Ceux-ci originaires de 4 municipalités sont pour la plupart étudiants en agronomie, et en sciences sociales. Certains exercent des responsabilités d’autorités indigènes au sein de leur communauté et la plupart vivent entre la campagne dont ils sont originaires et où leurs parents résident et la ville d’El Alto ou La Paz où ils étudient ou travaillent. La proximité des zones rurales et urbaines leur permet d’alterner dans la même journée des déplacements entre ces différents espaces aux habitudes et modes de vie qui restent néanmoins très différents . De ce fait ce va-et-vient permanent influence la façon dont ils conçoivent la vie communautaire, ils envisagent la culture de la terre et modifient leur relation à l’argent (les jeunes « rurbains » ayant tendance à être plus portés sur l’immédiateté et à la recherche de profits).
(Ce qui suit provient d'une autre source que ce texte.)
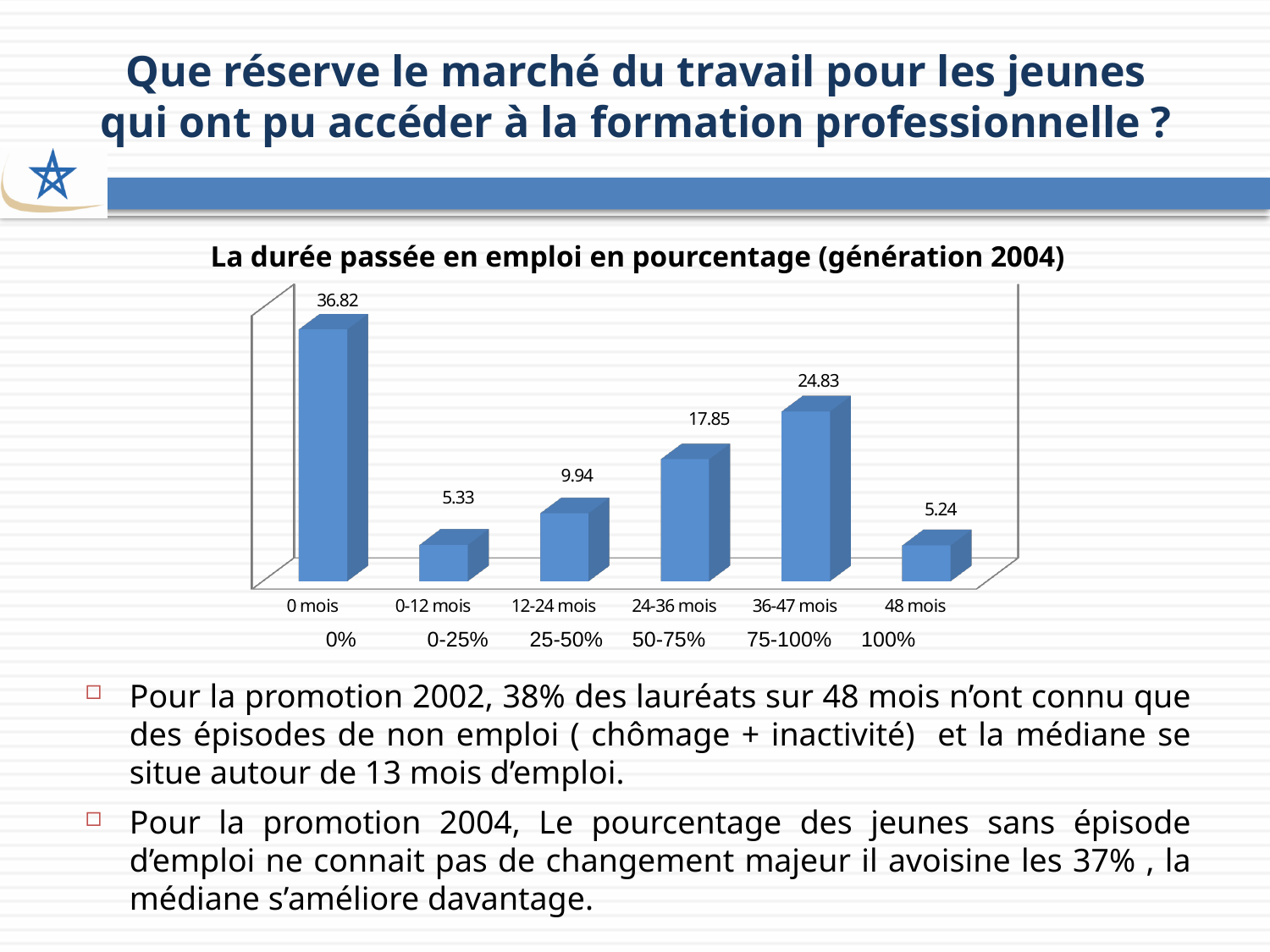
What is the value for the "12-24 mois" category? 9.94 What is the difference between the values for "0-12 mois" and "48 mois"? 0.09 What is the title of the chart? La durée passée en emploi en pourcentage (génération 2004) Which category has the lowest value? 48 mois How many categories are shown on the x axis? 6 What is the value for the "0 mois" category? 36.82 Which category has the highest value? 0 mois Which is larger, the value for "24-36 mois" or the value for "12-24 mois"? 24-36 mois What is the value for the "24-36 mois" category? 17.85 What is the difference between the values for "0 mois" and "36-47 mois"? 11.99 What is the value for the "36-47 mois" category? 24.83 What kind of chart is shown on the slide? Bar chart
Ce type de rencontre organisée par CIPCA est également très intéressant pour capter les défis que rencontrent les jeunes lorsqu’ils souhaitent s’investir dans la vie de la communauté : ils déplorent le manque d’espace qui leur est laissé par les personnes plus âgées et le manque de confiance qu’on leur accorde. Certaines organisations indigènes ont à cœur de s’ouvrir aux plus jeunes mais ces déclarations sont peu suivies d’effet. Plusieurs paliers successifs sont nécessaires avant d’accéder aux responsabilités, ce qui suppose parfois de nombreuses années d’investissement. Sans compter certaines règles qui réservent des postes à des personnes mariées et excluent de facto les plus jeunes (même s’il est possible de contourner ces règles comme le confesse un jeune de 25 ans qui a présenté sa propre mère pour assurer le rôle d’épouse qu’il n’a pas encore).
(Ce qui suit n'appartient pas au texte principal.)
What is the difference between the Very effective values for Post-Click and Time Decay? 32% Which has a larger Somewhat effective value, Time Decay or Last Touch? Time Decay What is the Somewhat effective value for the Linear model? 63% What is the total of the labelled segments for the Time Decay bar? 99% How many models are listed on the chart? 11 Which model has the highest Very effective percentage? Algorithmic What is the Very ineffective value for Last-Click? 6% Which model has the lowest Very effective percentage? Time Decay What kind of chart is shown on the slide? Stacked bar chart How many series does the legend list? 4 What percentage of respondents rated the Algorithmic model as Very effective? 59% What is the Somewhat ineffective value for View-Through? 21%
Donner la parole aux femmes

Ces discriminations sont évidemment renforcées pour les femmes qui ne peuvent parfois ni assumer aucun rôle au sein de leur communauté si elles sont célibataires. Les termes du débat sur le genre sont surprenants. Les jeunes participantes, à cette réunion organisée par CICPA, identifient les mécanismes de domination du patriarcat depuis l’espace familial jusqu’à la société. Elles dénoncent la représentation de la femme dans leur culture et les charges qui pèsent sur elles et les excluent souvent des espaces de décision. Ce sont les aînées qui cuisinent notamment lors des réunions des organisations et collectifs indigènes, ce sont les femmes et souvent les grandes sœurs qui prennent soin des enfants et de la fratrie, ce sont les garçons qui mangent en premier et bénéficient de l’aide prioritaire de la famille pour étudier… Conscientes de cette situation et de la persistance du machisme (« nous vivons dans des familles machistes, ma mère l’est aussi ! »), CIPCA accompagne ces jeunes à analyser leur entourage pour relever aussi les avancées. C’est un espace très riche d’« empoderamiento » (responsabilisation) où chacune partage ses doutes et difficultés mais soutient aussi ses compañeras (camarades): la prise de parole en public est notamment mentionnée comme une grande difficulté de peur que les hommes et la communauté ne les jugent ou les ridiculisent avec leur voix « qui porte plus ».